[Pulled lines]
>> Begin

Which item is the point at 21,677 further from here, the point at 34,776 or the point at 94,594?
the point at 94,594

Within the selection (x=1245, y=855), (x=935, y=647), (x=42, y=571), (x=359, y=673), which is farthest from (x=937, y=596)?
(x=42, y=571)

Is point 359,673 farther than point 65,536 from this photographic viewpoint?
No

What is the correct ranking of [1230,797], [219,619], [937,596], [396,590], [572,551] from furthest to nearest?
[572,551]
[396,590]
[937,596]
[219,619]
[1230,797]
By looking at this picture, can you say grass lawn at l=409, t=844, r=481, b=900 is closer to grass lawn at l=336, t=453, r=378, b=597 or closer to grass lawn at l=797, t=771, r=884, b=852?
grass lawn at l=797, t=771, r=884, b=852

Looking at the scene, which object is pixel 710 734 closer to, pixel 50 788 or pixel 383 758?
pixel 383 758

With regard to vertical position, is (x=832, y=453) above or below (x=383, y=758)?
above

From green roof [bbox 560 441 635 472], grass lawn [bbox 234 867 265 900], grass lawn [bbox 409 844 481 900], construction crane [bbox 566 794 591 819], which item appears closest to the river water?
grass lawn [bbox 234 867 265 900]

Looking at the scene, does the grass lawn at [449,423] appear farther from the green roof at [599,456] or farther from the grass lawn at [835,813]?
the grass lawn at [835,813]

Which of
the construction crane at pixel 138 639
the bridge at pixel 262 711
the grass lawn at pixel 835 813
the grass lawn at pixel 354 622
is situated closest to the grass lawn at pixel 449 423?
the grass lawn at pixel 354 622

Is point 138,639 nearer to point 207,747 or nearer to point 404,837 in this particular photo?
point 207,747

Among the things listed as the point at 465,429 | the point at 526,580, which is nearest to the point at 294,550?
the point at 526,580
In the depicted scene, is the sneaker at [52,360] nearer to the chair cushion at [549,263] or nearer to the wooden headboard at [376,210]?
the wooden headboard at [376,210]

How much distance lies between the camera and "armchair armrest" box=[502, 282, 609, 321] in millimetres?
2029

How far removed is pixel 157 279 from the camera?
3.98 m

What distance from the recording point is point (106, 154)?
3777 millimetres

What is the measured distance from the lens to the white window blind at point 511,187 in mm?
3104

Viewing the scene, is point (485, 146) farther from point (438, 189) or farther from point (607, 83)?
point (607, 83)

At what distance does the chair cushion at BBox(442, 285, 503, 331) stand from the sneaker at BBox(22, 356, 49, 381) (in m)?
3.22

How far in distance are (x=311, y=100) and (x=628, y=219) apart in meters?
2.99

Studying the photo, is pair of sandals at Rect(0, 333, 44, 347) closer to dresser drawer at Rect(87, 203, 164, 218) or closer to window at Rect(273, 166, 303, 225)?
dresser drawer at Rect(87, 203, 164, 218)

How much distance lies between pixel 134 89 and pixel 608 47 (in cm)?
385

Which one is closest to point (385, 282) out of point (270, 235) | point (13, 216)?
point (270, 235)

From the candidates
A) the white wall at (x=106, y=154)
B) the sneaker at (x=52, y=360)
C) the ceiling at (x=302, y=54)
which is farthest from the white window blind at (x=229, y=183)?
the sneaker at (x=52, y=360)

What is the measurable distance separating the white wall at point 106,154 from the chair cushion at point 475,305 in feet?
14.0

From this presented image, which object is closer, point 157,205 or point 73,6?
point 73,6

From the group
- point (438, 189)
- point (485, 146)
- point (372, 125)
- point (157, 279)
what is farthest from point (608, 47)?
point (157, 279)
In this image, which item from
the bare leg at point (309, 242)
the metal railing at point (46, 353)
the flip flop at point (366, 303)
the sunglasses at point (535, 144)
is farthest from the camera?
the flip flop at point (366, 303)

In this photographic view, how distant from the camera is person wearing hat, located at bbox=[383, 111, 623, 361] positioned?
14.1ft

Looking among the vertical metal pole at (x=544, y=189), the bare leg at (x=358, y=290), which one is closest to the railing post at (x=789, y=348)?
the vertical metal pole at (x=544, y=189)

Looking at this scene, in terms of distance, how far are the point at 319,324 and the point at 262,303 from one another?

>> End

- [OBJECTIVE]
Convert the lines into a Markdown table with the columns Row and Line, starting at the line containing "From the group" and running through the last line. Skip any blank lines.

- [OUTPUT OF THE TASK]
| Row | Line |
|---|---|
| 1 | From the group |
| 2 | - point (438, 189) |
| 3 | - point (485, 146) |
| 4 | - point (372, 125) |
| 5 | - point (157, 279) |
| 6 | what is farthest from point (608, 47)? |
| 7 | point (157, 279) |
| 8 | In this image, which item from |
| 9 | the bare leg at point (309, 242) |
| 10 | the metal railing at point (46, 353) |
| 11 | the flip flop at point (366, 303) |
| 12 | the sunglasses at point (535, 144) |
| 13 | is farthest from the camera? |
| 14 | the flip flop at point (366, 303) |
| 15 | In this photographic view, how distant from the camera is person wearing hat, located at bbox=[383, 111, 623, 361] positioned? |
| 16 | 14.1ft |
| 17 | Looking among the vertical metal pole at (x=544, y=189), the bare leg at (x=358, y=290), which one is closest to the railing post at (x=789, y=348)? |
| 18 | the vertical metal pole at (x=544, y=189) |
| 19 | Looking at this scene, in terms of distance, how far are the point at 319,324 and the point at 262,303 from one another? |